**Source extract:**
Content starts

Evan, Candye's son/drummer, he started great and he gets better every time. Sometimes I wonder if talent is genetic. In his case, it must be.

Her bass player is apparently no stranger to music from what I've read, but this was the first time I've seen him. Paul Loranger. Not only did he look adorable in his bowling shirt, he did what all the greatest bass players do - fit in with the rest of the band to make most excellent music type noises. Holla!

Did I mention this is my favorite Candye line-up yet? I think I did. But it's tooootally worth saying again.

I wish I could have stayed for the entire show but I was so thoroughly worn out. It had been a very long day. My dear patient friend who had never experienced Candye was a super trooper, sticking with me through the late start of the first band and the stage-hogging of the second act and the bugs! I forgot to mention the bugs and the cotton fuzzies everywhere. Ewww!!!

One fuzzy even went up my nose. Aaak!

After enjoying Candye for shamefully too short of a time, we did have to go though. My friend is a jewel for driving me there and I didn't want her to be completely dog ass tired driving us home through the onslaught of drunk drivers.

Candye is playing again soon in Omaha and Chicago. Maybe if I'm super nice to Mr. Buffie....


YOU - GO SEE A CANDYE SHOW.


Tuesday, May 19, 2009

The glass is half empty? The glass is half full? Doesn't matter, I just need enough to swallow this pill...


So things can't be as bad as we think or hear about on the news, right?

No.  They can't.

Why?  Because we live in a world where Beavis (*the* Beavis) has a Wiki page.  True story.

Speaking of Beavis... now stay with me, because this is a winding path... I was forced, no - I was tortured into watching Barrett-Jackson again tonight.  The noises, I hear them in my sleep.  Heeebiitttdy hebitty heb heb heb Thirty Three ammaw maw maw maw Forty Three four five five five awtibbity tibitty bitty bitty bitty Hum Hum Hummmmmmm SOLD!

*hork*

I ~heart~ cars.  I la la la loathe Barrett-Jackson.  

It's the most unwatchable thing in the history of TeeVee and it is a big shiny symbol of the impending ruination of the muscle car hobby at the hands of rich assholes who buy them up and turn them into museum pieces.  That is NOT where muscle cars belong.  Nor do they belong on trailers.  If they run, if they have good rubber then _drive_ the son of a bitch.  That's why it's cool.

Content ends

**Data section:**
Content starts

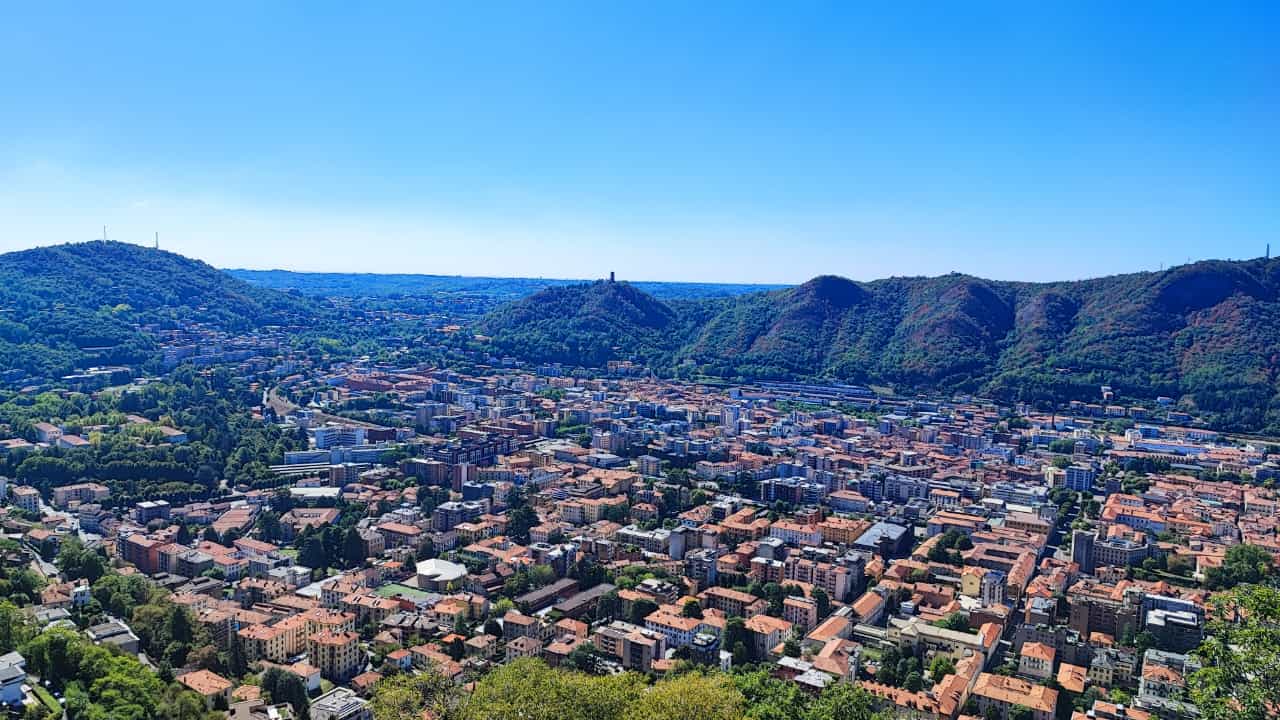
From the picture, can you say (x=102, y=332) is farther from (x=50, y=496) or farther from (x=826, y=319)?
(x=826, y=319)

Content ends

**Actions to take:**
1. Answer these questions about the blog excerpt:
(a) Besides being Candye's son, what role does Evan have in the band?
(b) What shirt was Paul Loranger wearing?
(c) In which two cities is Candye playing again soon?
2. Copy the blog excerpt from "Tuesday, May 19, 2009" to "the news, right?", inclusive, and swap "glass" for "cup".

**Answers:**
1.
(a) Drummer.
(b) A bowling shirt.
(c) Omaha and Chicago.

2.
Tuesday, May 19, 2009

The cup is half empty? The cup is half full? Doesn't matter, I just need enough to swallow this pill...


So things can't be as bad as we think or hear about on the news, right?